Occasionally Cohen hits the mark – see his ham-fisted attempt to bring peace to the Middle East.

STAR RATING: **

PUBLIC ENEMIES (15)

DIRECTOR Michael Mann (Heat, The Insider) surveys a volatile period in his country’s history in a slow-burning crime thriller based on Bryan Burrough’s book Public Enemies: America’s Greatest Crime Wave And The Birth Of The FBI, 1933-34.

The film centres on the exploits of charismatic bank robber John Dillinger (Johnny Depp), who becomes a major Depression-era celebrity and a folk hero to the public, outwitting J Edgar Hoover (Billy Crudup) and his fledgling Federal Bureau of Investigation.

Hoover labels Dillinger America’s first ‘Public Enemy Number One’ and pledges to capture the robber as a demonstration of his department’s ability, enlisting tenacious agent Melvin Purvis (Christian Bale) to lead the nationwide hunt.

While Dillinger’s gang continues to hit the headlines, especially when the sociopath Baby Face Nelson (Stephen Graham) joins its ranks, the leader makes the fatal mistake of falling in love with Billie Frechette (Marion Cotillard), providing the FBI with an Achilles heel to aim at.

STAR RATING: ***

THE HANGOVER (15)

A STAG night goes hilariously awry in The Hangover, the new comedy from Todd Phillips, writer-director of Road Trip and Old School.

STAR RATING: **

TERMINATOR SALVATION (12A)

MAN battles the machines once again in an all-guns-blazing reboot of the Terminator series.

STAR RATING: **

TRANSFORMERS: REVENGE OF THE FALLEN (12A)

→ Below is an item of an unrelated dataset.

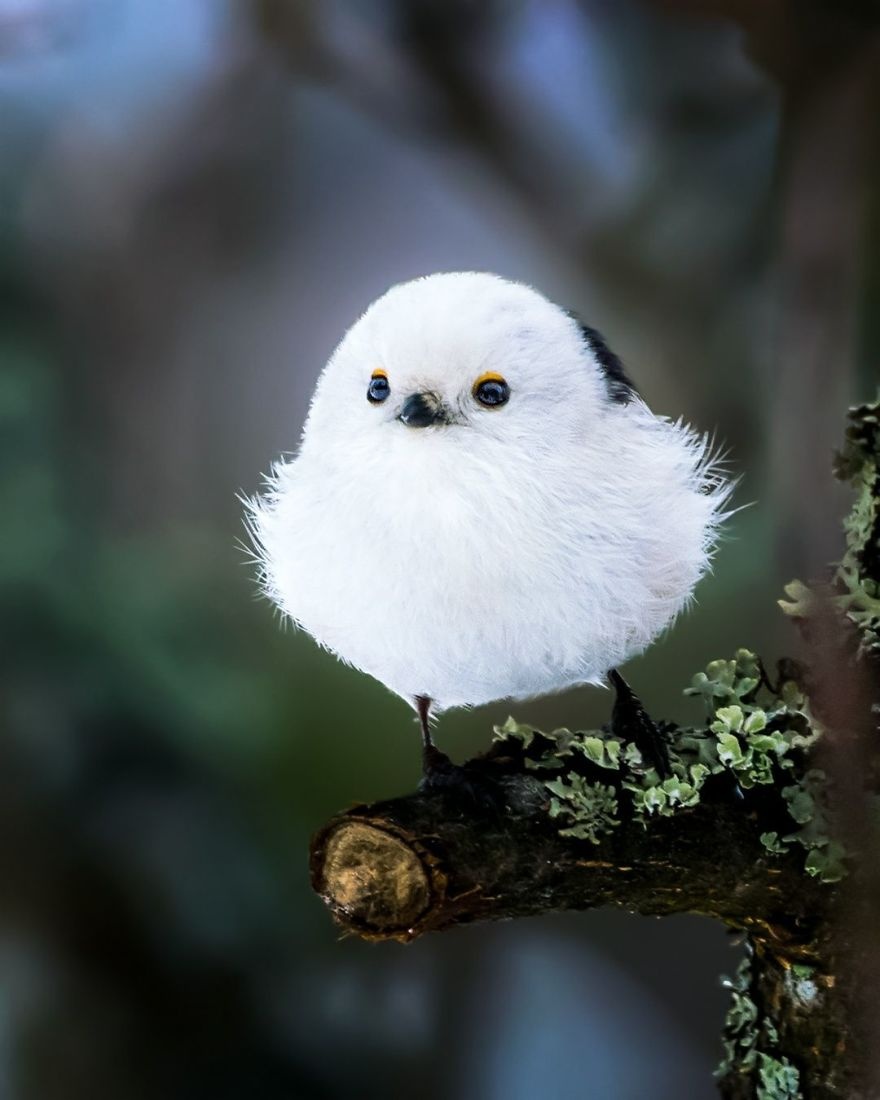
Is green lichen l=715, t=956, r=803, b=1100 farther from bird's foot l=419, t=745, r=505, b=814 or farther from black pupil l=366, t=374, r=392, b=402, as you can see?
black pupil l=366, t=374, r=392, b=402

THE robots in disguise clash again in the eagerly-awaited sequel, pictured. Director Michael Bay (Armageddon, Pearl Harbor) returns to the helm to destroy large swathes of planet Earth via computer-generated imagery. Shia LaBeouf and Megan Fox again try to add a touch of human drama.

STAR RATING: **

YEAR ONE (12A)

HAROLD Ramis’s ramshackle road movie, set in the Paleolithic era, is headlined by Jack Black and Michael Cera, two of the most gifted comic actors of their generations. But put the actors side-by-side in Year One as hunter-gatherers with a nose for adventure, and the results are painful.

STAR RATING: **

FIRED UP (12A)

SHAWN Colfax (Nicholas D’Agosto) and Nick Brady (Eric Christian Olsen), the stars of the Gerald R Ford High School football team, are dreading the prospect of another summer at football camp.

When Nick hatches a scheme for the two to join their school’s cheerleaders at cheer camp instead, they find themselves awash in a sea of gorgeous young women.

It all goes great until Shawn falls for Carly (Sarah Roemer), the beautiful head cheerleader who sees right through them.

STAR RATING: **

MY SISTER’S KEEPER (12A)

ADAPTED from Jodi Picoult’s heartbreaking bestseller, this is an emotionally wrought and morally complex story of one family’s extraordinary fight to save their own flesh and blood from terrible suffering. Brian Fitzgerald (Jason Patric) and his wife Sara (Cameron Diaz) are blissfully happy with their son Jesse (Evan Ellingson) and two-year-old daughter Kate. Their lives change forever when they discover that Kate has leukaemia, and they make a controversial decision: to conceive another child, a genetic match, in order to save Kate’s life. But when that child reaches the age of 11, she announces that she no longer wants to be a guinea pig.

STAR RATING: ***

ANGELS & DEMONS (12A)

TOM Hanks returns to the role of Dan Brown’s hero Robert Langdon for this Da Vinci Code sequel, set in Vatican City, where a series of brutal killings puts the Pope in danger.

STAR RATING: ***

AM I BLACK ENOUGH FOR YOU (12A)

DIRECTED by Goran Olsson, this fascinating documentary pays tribute to legendary Philadelphia soul artist Billy Paul, who rose to fame in the 1970s with his song Me And Mrs Jones, which stormed the charts on both sides of the Atlantic.

However, the follow-up song Am I Black Enough For You faded without trace, almost ending Paul's career.

Goran Olsson's film interviews Paul and his wife, Blanche, as they recall this volatile period in their lives, the relationship with record executive Kenny Gamble, and racial tensions within America of that era.

STAR RATING: ***

THE LAST HOUSE ON THE LEFT (18)

LAME remake of Wes Craven’s landmark 1972 horror film, a grisly rape revenge thriller which has been rendered essentially harmless by this inept retread.